1.- Que cada ser humano y cada metro o pedazo de mundo, recibe el influjo de todos, porque todos dependemos de todos, es una reflexión y enfoque que en cualquier lugar de nuestro planeta y por cualquiera de los seres humanos, puede sustentarse y defenderse, cuando se enfoca la realidad que define y determina el comportamiento, así como la perspectiva que insinúa y califica cada acto, hecho o acontecimiento que se suceda en cualquier latitud y longitud de nuestro entorno o en la ubicación de quien reciba ese impacto, porque bien se halle : frente al mar, sobre una montaña ,en una gran selva o en el más despoblado desierto. Lo cierto y evidente, es, que hay: reglas, normas y procedimientos, que inciden y repercuten en todos, inexorablemente. Y, eso lo captamos y diariamente lo registramos en las zonas de frontera, porque lo que ocurre en un lado, tiene su influjo en el otro, dentro de esa constante e influjo de todo lo que es, así, como-igualmente - incide: la dualidad de lo alto con lo pequeño, lo fuerte con lo frágil o débil, lo bueno con lo malo, etc.
Y, cuando se trata de: pueblos, países, naciones o Estados, la ocurrencia o situación es la misma, no obstante: los límites, las diferenciaciones en avances o retrocesos, que también surgen o aparecen, dentro del desenvolvimiento que va gestando: la evolución o la involución, que toda sociedad de seres humanos, en su historial: desarrolla.
2.-Por eso, imaginar o creer, que lo que está ocurriendo en Venezuela, no tiene efectos en Colombia y más o especialmente en las fronteras, es no comprender la correspondencia o colateralidad de cada actuación y la dependencia o sujeción que ante lo general tiene lo particular, como es el caso : de las diferencias de gobierno y el de las Áreas o Zonas dependientes de los Centros, desde donde opera y se administra mayormente el Poder, el concepto de Soberanía ,y, los pasos hacia adelante o hacia atrás, de las comunidades y las repercusiones de los actos individuales o de grupo, que brotan o se insinúan, constantemente.
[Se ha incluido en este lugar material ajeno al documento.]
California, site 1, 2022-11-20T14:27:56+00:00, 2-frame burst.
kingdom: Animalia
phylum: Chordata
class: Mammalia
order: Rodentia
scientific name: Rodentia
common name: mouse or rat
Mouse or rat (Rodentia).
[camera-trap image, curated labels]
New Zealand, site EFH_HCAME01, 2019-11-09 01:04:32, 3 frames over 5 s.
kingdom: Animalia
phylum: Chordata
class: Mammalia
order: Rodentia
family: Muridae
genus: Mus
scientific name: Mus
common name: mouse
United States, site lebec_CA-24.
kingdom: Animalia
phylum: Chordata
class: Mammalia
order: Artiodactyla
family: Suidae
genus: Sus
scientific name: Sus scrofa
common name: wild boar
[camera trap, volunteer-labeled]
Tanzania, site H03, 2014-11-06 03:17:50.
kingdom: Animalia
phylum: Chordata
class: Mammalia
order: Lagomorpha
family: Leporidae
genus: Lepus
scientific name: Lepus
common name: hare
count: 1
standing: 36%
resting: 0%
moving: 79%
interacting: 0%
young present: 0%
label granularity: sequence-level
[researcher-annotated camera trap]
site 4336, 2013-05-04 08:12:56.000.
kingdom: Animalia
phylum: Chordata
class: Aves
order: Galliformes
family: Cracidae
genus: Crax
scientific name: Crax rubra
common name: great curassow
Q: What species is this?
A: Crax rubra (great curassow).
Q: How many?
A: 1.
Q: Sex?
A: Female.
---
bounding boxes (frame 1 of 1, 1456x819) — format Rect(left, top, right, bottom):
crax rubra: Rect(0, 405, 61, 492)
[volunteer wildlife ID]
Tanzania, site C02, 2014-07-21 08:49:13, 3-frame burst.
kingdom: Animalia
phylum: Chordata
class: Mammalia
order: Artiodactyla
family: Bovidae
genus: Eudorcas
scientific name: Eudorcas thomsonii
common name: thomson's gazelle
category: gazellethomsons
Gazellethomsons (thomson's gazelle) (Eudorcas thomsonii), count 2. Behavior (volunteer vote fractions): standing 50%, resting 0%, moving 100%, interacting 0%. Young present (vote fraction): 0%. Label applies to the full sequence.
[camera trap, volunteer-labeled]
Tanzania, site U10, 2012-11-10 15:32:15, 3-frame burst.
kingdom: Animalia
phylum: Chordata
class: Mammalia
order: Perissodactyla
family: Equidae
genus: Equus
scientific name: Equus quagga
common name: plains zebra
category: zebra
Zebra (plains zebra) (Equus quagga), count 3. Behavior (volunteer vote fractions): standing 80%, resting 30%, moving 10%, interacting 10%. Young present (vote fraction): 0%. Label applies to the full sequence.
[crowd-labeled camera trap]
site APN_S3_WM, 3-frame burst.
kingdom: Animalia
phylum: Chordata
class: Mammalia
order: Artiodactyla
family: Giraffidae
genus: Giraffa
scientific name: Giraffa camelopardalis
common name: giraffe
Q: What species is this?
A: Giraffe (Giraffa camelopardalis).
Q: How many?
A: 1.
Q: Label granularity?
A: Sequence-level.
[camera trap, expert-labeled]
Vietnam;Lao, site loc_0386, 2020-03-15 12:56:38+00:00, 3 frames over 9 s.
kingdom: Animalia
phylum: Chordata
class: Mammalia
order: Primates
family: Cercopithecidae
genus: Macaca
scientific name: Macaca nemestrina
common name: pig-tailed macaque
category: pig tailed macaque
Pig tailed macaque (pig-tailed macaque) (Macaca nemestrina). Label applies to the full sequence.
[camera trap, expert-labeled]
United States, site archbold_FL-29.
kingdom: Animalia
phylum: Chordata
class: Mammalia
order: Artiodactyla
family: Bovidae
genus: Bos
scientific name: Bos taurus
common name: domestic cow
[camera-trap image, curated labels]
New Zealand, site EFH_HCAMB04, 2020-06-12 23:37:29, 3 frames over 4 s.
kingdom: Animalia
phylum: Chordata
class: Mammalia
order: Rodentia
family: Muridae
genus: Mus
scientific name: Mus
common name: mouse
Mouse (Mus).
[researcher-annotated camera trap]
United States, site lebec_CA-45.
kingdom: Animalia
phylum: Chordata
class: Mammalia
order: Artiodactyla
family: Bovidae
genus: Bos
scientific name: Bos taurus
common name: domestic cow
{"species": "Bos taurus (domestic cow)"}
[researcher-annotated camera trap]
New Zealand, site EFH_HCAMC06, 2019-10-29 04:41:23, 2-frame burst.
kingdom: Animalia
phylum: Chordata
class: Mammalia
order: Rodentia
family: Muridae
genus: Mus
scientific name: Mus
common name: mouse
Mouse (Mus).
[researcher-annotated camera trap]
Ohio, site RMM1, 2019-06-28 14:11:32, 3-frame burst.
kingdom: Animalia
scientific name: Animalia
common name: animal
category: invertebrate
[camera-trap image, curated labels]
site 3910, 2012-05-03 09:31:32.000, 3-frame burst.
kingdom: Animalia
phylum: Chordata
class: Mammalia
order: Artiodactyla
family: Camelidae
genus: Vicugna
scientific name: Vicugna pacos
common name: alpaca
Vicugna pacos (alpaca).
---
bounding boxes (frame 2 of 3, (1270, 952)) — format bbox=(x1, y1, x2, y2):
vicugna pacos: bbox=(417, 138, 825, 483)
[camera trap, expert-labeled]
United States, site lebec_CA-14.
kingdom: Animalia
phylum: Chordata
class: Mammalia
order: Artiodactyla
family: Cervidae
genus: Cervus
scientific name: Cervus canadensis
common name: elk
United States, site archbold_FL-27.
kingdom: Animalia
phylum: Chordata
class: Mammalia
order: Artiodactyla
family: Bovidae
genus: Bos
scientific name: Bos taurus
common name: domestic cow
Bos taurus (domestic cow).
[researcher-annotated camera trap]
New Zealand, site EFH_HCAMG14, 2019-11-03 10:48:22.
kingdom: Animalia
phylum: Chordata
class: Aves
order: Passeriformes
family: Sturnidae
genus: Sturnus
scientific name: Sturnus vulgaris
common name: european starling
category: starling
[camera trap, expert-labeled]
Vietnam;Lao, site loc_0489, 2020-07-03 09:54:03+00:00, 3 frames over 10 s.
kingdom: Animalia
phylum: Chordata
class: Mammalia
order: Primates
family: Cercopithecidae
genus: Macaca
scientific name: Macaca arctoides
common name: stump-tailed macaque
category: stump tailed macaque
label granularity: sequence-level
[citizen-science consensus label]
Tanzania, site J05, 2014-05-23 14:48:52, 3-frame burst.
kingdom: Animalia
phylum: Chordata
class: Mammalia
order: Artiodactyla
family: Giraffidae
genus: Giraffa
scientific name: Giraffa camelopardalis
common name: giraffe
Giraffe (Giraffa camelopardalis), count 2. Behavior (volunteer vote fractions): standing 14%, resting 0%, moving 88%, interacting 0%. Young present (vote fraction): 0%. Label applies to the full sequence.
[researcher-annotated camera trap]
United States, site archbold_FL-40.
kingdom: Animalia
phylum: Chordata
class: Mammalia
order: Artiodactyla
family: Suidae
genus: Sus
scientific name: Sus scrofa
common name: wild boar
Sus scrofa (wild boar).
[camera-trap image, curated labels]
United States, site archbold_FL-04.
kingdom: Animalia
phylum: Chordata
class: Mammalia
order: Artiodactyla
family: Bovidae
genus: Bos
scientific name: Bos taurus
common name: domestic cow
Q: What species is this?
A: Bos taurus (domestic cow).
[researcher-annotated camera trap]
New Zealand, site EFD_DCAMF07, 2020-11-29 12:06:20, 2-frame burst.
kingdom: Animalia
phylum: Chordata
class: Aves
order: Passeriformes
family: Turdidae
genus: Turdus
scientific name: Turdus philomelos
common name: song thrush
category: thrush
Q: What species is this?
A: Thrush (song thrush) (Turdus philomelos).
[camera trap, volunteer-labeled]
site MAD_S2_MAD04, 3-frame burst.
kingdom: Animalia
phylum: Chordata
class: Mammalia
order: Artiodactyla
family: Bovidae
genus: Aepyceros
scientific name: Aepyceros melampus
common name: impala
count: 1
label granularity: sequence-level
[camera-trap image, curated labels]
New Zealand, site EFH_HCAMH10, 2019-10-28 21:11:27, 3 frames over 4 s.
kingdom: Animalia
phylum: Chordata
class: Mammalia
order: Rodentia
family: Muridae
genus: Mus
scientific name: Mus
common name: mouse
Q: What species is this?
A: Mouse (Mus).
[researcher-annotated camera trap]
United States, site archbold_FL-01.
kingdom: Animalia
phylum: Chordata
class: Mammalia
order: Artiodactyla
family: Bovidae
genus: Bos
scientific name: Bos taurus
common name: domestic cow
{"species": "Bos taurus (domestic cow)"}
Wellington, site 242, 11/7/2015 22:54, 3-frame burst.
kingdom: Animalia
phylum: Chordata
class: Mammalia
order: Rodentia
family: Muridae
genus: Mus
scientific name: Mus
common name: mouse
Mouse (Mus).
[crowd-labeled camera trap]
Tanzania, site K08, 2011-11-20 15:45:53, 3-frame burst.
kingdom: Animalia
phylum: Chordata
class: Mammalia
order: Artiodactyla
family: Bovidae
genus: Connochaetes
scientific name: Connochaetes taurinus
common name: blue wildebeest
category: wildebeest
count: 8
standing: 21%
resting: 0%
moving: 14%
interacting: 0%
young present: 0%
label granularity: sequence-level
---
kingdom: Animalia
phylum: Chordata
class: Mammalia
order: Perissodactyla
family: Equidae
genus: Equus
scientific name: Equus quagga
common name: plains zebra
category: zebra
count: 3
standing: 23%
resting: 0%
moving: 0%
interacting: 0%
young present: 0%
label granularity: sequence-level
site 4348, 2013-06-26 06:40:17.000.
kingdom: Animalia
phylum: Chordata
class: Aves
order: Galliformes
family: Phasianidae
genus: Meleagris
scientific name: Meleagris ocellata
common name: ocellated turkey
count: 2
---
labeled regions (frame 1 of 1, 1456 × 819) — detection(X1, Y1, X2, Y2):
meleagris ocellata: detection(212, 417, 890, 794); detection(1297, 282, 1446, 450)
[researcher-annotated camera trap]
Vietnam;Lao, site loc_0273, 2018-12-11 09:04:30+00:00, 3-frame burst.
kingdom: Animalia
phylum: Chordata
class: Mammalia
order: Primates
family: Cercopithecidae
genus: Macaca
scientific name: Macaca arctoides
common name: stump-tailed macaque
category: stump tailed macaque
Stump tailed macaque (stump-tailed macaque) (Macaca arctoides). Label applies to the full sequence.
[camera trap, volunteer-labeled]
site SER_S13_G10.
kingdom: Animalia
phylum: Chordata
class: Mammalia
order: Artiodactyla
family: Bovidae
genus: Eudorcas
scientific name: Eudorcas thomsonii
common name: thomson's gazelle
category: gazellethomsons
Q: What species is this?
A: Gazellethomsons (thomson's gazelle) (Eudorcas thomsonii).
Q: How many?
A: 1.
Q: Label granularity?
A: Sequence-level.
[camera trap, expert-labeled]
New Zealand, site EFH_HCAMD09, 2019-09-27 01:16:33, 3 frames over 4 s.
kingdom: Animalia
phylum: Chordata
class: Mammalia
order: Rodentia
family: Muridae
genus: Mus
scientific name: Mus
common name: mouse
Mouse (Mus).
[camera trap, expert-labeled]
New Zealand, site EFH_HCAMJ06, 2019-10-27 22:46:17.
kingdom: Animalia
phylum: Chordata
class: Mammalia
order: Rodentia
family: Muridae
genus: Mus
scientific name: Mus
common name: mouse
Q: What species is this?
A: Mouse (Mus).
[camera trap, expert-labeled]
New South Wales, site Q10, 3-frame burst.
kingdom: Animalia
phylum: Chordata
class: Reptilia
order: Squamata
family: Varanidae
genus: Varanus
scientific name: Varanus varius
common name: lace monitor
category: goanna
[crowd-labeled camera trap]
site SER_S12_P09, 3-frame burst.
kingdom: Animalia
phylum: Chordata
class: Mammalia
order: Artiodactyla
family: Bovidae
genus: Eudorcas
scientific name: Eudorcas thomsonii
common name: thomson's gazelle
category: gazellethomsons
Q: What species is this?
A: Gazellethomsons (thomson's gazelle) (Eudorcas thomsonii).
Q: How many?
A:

3.- Infortunadamente, esa correlación de fuerzas y de expectativas, ambiciones o deseos, dentro de la idea o iniciativa de ir superando instancias en el proceso evolutivo o involutivo – como a veces acontece – despierta y da origen, a : tesis , supuestos, doctrinas y propósitos, que a su vez, dan paso a : movimientos, choques y nuevas visiones, que igualmente facilitan la composición de grupos o núcleos, de diferente composición y conformación, que provocan : revueltas ,luchas y revoluciones, porque se aumenta o agiganta el deseo y anhelo de que otros, también compartan esos mismos designios. Situación que salvo, una aceptación general y democráticamente alcanzada y respaldada, solo introduce más divisiones, tal como es constatable con los pareceres que para la mejor conducción de los pueblos y las sociedades, registra el recuento de lo que ha sido nuestra Vida Planetaria, como relatan: sociólogos, filósofos, políticos e historiadores, en el complejo y difícil desenvolvimiento, del ser humano, sobre la Tierra. Por eso y porque todos estamos -inexorablemente - vinculados al ciclo de los diarios acontecimientos, nada mejor y obligante, que comprender el grado de responsabilidad, al dar apoyo o no, a lo que suceda o se presente a nuestro lado o a la distancia, porque querámoslo o no, esa actuación, esa conducta, esos simples actos , trascenderán y se sumarán, hasta producir: comportamientos y acciones que favorecerán o afectarán, el desenvolvimiento general. Y, con él, a lo más aceptado o meritorio, que registran y divulgan: las mayorías.
De ahí, que, obrar con la verdad, ir con lo justo y propender por el bien general y en provecho de toda la humanidad, es lo procedente. Lo complejo y difícil, es: Saber distinguir lo bueno de lo malo-de lo que se anhela o persigue- para obrar con tino y en sana consecuencia –con lo ideal - para que los efectos: mejoren y amplíen la noción y el real beneficio, de lo obtenido y aceptado: mayoritaria y democráticamente, en todo el mundo.